:: Supplied passage ::
—————

# Morpheus Morphological Extractor \[OBSOLETE]

## Table of content (ToC)<a class="anchor" id="TOC"></a>
* <a href="#bullet1">1 - Introduction</a>
* <a href="#bullet2">2 - The code</a>
    * <a href="#bullet2x1">2.1 - Read the morpheus outputfile</a>
    * <a href="#bullet2x2">2.2 - Parse each entry and gather morphological elements</a>
    * <a href="#bullet2x3">2.3 - Run on a File & Export JSON</a>
    * <a href="#bullet2x4">2.4 - Run on a File & Export JSON</a>

# 1 - Introduction <a class="anchor" id="bullet1"></a>
##### [Back to ToC](#TOC)

This notebook extracts the morphological information from Morpheus output files and saves it
in a structured JSON format. The code is NOT trying to guess or interpret part‑of‑speech (POS).  

Note:
> This notebook is now OBSOLETE because the functions in here are now much cleaner implemented in the package [morphkit](https://tonyjurg.github.io/morphkit/). Althoug in part based on the code in this notebook, the new package contains additinal functionality and various corrections.

# 2 - The code <a class="anchor" id="bullet2"></a>
##### [Back to ToC](#TOC)

The key parts of the code in this notebook are:

 - Read the morpheus outputfile and split the raw output into entries (one per word).
 - Parse each entry and gather every morphological element (lemma, stem, ending, tense, voice, mood, person, case, gender, number, degree, dialect, variant, inflection class, etc.).  
 - Build a Python dict (`parsed_data`) mapping each input word to a list of parse dictionaries, then  dump it as nicely‑formatted JSON.

The code is fully modular and heavily commented for maintainability and expantion.

## 2.1 - Read the morpheus outputfile

This is part 1; it reads the morpheus outputfile and splits the raw output into entries (one per word). 

In [1]:
import beta_code
import json
from pathlib import Path

def read_morpheus_file(file_path):
    """
    Read a Morpheus output text file and split it into entries (one per analysed word).

    Parameters
    ----------
    file_path : str or Path
        Path to the Morpheus output file.

    Returns
    -------
    list[list[str]]
        A list; each element is a list of lines (strings) belonging to one word entry.
    """
    entries = []
    current_entry = []
    with open(file_path, "r", encoding="utf-8") as fh:
        for line in fh:
            if line.strip().startswith("-----"):   # separator line
                if current_entry:
                    entries.append(current_entry)
                current_entry = []
            else:
                current_entry.append(line.rstrip("\n"))
    if current_entry:
        entries.append(current_entry)
    return entries



## 2.2 - Parse each entry and gather morphological elements <a class="anchor" id="bullet2x2"></a>

This is part 2 and it is the meat to the bone; the engine. Here we parse each entry and gather every morphological element (lemma, stem, ending, tense, voice, mood, person, case, gender, number, degree, dialect, variant, inflection class, etc.).

In [2]:
def parse_entry(entry_lines):
    """
    Parse one word entry from Morpheus output and return (word, parses).

    Parameters:
        entry_lines : list[str]
            Lines belonging to a single entry.

    Returns:
        tuple[str, list[dict]]
            word_beta : The queried word in Beta Code.

—————

:: Given data ::
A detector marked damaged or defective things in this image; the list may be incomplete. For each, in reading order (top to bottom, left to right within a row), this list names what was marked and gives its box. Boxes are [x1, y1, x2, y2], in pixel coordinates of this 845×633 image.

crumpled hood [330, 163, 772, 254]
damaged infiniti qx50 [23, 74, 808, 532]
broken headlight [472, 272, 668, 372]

—————

:: What you need to do ::
[1] In the Morpheus extractor notebook, which package now implements these functions more cleanly?
[2] Repeat the part of the Morpheus extractor notebook that begins at the words "The code is fully" and stops after "splits the raw output into entries (one per word).".

:: Solutions by task ::
[1] morphkit

[2]
The code is fully modular and heavily commented for maintainability and expantion.

## 2.1 - Read the morpheus outputfile

This is part 1; it reads the morpheus outputfile and splits the raw output into entries (one per word).